[Records from a collection]
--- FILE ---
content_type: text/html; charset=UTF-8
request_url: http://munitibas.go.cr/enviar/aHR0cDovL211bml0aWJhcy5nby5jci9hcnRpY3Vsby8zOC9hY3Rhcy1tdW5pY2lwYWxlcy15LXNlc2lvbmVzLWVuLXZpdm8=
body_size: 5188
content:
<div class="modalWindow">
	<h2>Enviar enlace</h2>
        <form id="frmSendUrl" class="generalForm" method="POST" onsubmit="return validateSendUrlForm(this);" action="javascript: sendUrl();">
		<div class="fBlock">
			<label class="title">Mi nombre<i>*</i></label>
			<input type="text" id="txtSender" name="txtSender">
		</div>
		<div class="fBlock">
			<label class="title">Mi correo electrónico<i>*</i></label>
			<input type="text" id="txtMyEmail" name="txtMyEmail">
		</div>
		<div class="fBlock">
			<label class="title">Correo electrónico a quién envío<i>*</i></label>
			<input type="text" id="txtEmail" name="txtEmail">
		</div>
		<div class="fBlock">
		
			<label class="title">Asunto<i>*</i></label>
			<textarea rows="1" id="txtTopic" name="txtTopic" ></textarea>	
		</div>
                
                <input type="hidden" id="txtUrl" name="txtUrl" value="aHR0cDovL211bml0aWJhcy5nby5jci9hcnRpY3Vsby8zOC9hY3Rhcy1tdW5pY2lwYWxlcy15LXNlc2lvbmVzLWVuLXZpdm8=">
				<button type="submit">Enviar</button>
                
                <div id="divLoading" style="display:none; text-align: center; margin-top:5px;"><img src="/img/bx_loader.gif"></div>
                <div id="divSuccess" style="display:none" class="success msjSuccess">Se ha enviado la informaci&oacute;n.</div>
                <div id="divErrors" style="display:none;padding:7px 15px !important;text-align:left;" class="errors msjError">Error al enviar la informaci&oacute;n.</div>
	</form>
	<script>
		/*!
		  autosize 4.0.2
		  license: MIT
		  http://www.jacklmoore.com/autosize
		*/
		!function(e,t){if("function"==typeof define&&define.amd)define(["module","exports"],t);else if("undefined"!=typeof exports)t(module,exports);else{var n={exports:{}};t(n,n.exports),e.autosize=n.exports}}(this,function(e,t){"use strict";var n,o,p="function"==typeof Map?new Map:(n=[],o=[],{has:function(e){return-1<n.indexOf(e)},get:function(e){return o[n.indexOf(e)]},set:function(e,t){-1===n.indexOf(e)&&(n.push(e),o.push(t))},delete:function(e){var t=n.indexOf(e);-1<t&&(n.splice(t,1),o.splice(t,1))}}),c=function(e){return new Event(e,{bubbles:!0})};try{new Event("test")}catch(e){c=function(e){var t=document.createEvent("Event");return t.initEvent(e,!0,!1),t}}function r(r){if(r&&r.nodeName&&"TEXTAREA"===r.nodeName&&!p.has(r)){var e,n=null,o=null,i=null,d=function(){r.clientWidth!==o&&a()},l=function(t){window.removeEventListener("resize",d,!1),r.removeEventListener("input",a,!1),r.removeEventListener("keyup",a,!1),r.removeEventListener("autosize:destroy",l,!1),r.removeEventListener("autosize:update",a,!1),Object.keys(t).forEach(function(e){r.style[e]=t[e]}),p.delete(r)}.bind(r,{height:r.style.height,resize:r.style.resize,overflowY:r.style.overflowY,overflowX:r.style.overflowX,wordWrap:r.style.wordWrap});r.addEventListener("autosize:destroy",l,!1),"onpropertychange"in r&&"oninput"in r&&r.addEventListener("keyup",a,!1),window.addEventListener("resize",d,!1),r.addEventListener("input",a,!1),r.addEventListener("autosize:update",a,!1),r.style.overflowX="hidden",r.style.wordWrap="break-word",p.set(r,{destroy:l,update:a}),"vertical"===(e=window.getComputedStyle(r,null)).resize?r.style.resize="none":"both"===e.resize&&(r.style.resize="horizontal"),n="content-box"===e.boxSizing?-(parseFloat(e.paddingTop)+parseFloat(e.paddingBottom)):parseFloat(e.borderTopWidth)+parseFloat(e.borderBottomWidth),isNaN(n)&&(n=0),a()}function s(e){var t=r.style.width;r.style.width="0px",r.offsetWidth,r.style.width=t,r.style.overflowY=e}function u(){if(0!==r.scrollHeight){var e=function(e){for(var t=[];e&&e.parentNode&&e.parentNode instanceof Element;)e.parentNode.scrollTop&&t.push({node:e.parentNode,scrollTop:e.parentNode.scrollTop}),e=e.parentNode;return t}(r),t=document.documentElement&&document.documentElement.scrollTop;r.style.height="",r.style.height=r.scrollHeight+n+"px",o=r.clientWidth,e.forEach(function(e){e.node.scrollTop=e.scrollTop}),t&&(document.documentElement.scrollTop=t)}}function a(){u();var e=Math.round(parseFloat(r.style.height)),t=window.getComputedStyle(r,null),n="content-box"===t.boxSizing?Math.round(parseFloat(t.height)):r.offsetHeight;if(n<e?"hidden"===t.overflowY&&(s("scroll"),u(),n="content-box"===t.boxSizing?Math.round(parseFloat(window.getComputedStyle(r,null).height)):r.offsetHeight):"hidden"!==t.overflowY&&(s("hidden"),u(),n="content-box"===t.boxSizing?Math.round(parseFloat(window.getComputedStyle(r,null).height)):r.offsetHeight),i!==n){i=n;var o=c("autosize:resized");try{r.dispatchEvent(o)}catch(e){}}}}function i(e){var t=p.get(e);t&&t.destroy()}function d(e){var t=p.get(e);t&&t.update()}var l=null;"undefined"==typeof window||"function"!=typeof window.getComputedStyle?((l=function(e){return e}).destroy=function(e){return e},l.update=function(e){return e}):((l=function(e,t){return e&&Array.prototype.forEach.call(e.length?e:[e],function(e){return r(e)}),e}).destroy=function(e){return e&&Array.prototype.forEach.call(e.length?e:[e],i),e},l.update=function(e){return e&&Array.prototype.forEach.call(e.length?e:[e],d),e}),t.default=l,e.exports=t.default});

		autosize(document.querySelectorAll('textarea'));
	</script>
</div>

EXERCISE AIM> Search the entries above for the word "informaci" and count the lines that hold it. Reply with only that number.

PROBLEM SOLUTION> 2